Provisión

Desafíos en el campo misionero: cómo crecer en medio de lo inesperado

Luego me di cuenta que los Saharauis amaban el desierto y que se desenvolvían con mayor soltura estando allá que en la ciudad así que diseñamos un proyecto de agricultura sostenible en el Sahara, lo que nos permitía acercar la relación con ellos.

Dinámico e impredecible: así es el campo misionero. No existe forma de estar completamente preparado para todo lo que puede pasar. Esto puede parecer un obstáculo, pero en realidad es una enorme oportunidad para crecer.

Después de un buen tiempo de preparación, llegamos al campo con grandes expectativas. Queríamos aprender rápidamente el idioma para compartir con la gente y hablar de Jesús. Nos esforzamos mucho, pero no logramos dedicarle todo el tiempo que queríamos, porque tuvimos que enfocarnos en tramitar el visado. En ese momento, nadie de nuestra organización había conseguido uno.

Pasamos horas en oficinas y juzgados. Intentamos abrir una empresa para obtener los visados: leímos documentos, hicimos traducciones y hablamos con personas que lo habían intentado antes. Cada vez que pensábamos que todo estaba listo, aparecía un nuevo problema. Siempre faltaba un papel.

Finalmente, logramos constituir la empresa, obtuvimos los visados y avanzamos con el proyecto de construir un centro de terapia.

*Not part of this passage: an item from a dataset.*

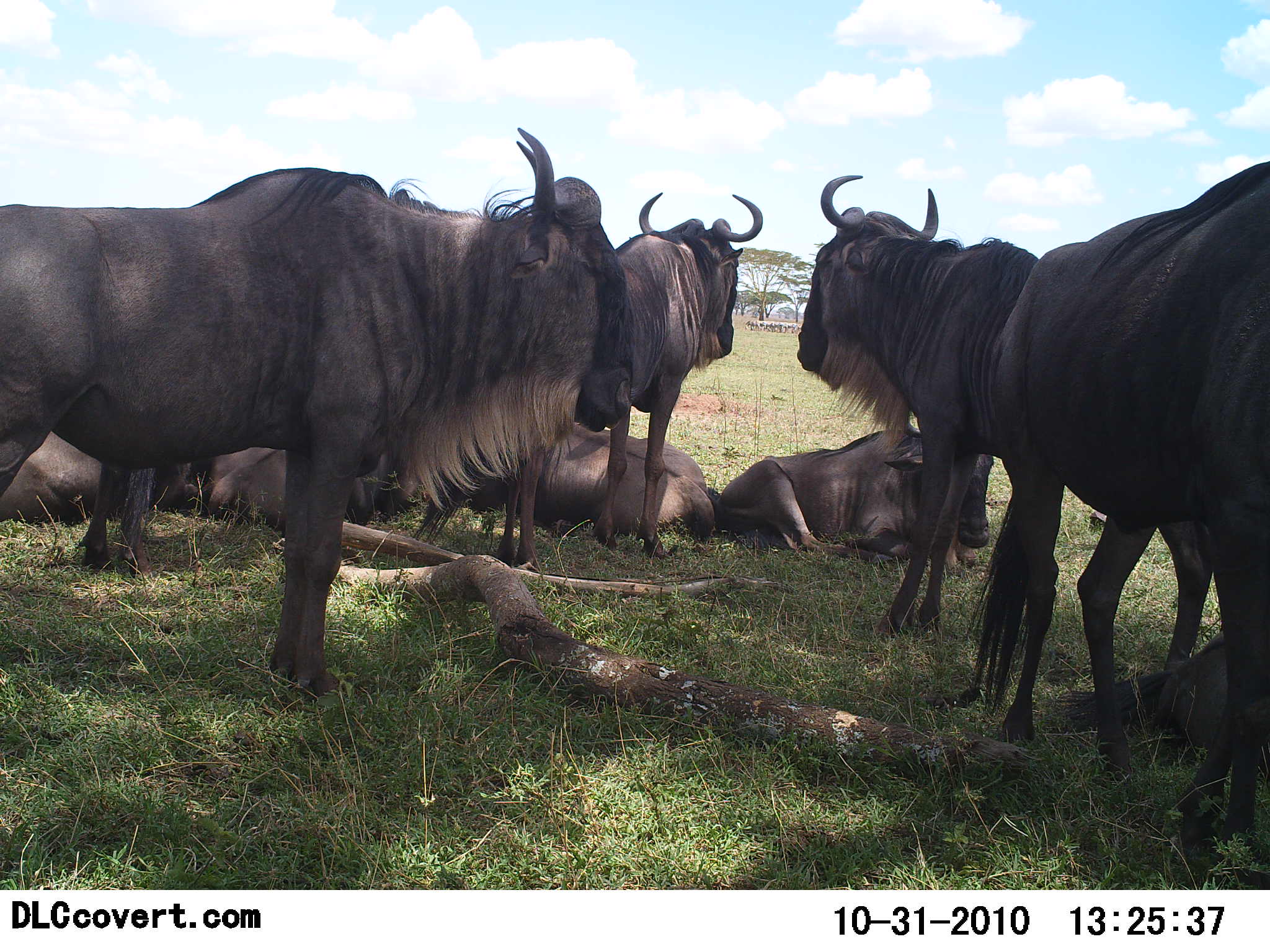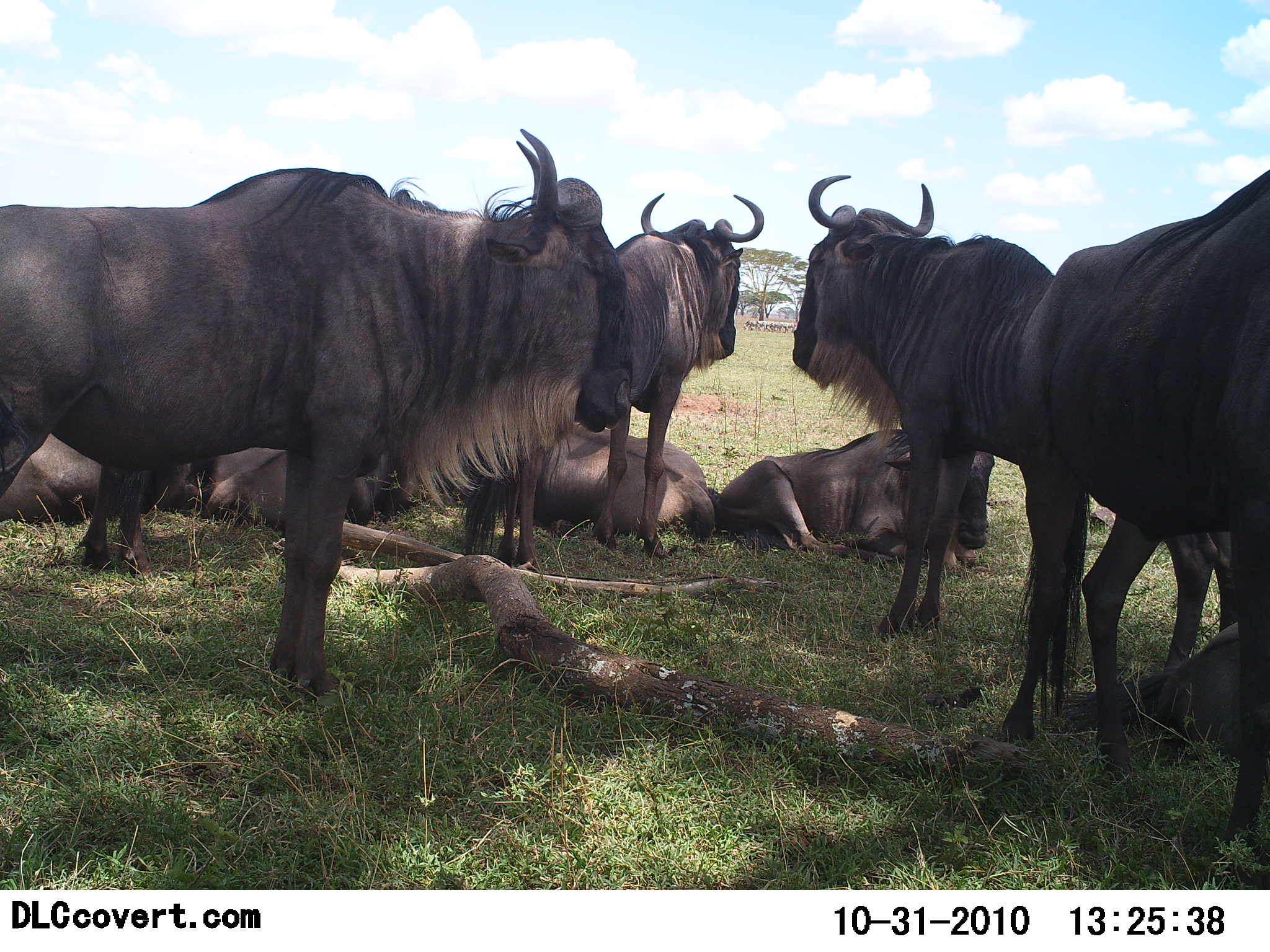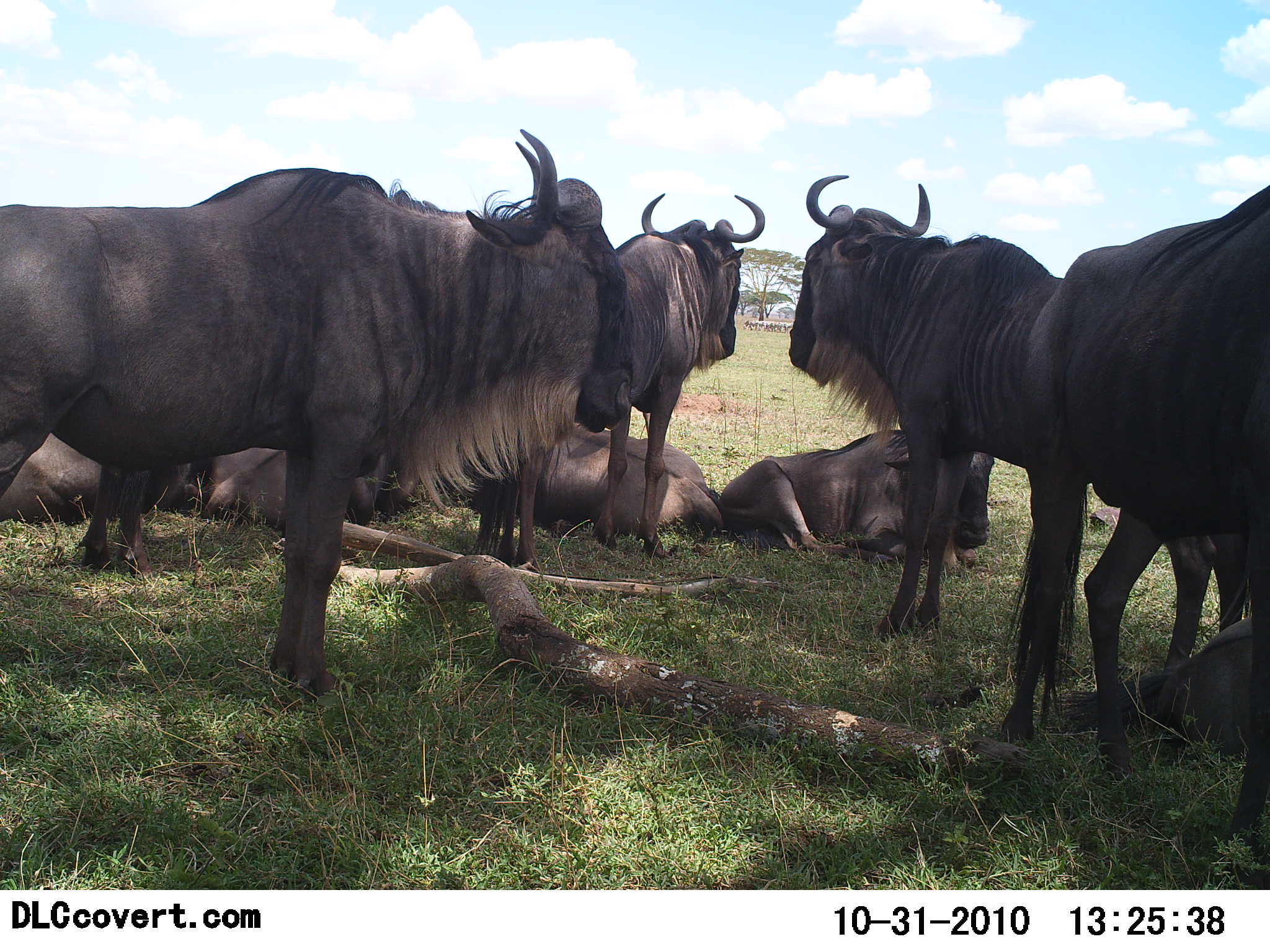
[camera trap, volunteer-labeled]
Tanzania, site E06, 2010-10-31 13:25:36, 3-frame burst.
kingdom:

Sin embargo, problemas administrativos nos impidieron continuar con la construcción. Entonces empezamos a hacer clases de español para niños y buscamos otras formas de apoyar al centro. También participamos en reparaciones del lugar, que es mi área profesional. Aun así, nada funcionaba igual: los sistemas eléctricos, las tuberías y los materiales de gasfitería eran completamente distintos.

Con el tiempo, entendí que los Saharauis  amaban el desierto y se desenvolvían mejor allí que en la ciudad. Por eso diseñamos un proyecto de agricultura sostenible en el Sahara, lo que nos permitió acercarnos más a ellos.

Más adelante asumí el liderazgo del equipo misionero en la ciudad. Ya había liderado equipos antes, pero nunca uno multicultural ni en un contexto musulmán.

Estos son solo algunos ejemplos de los imprevistos que enfrentamos. En nuestras conversaciones con otros misioneros, hablábamos constantemente de cómo las cosas no salían como esperábamos y de todo lo que aprendíamos en el proceso.

Cada dificultad trae consigo una oportunidad. Por eso, el aprendizaje constante se vuelve esencial en la vida misionera. No se trata solo de tomar cursos o recibir formación formal, sino de mantener una actitud abierta, aprender de cada situación y estar siempre dispuesto a adaptarse.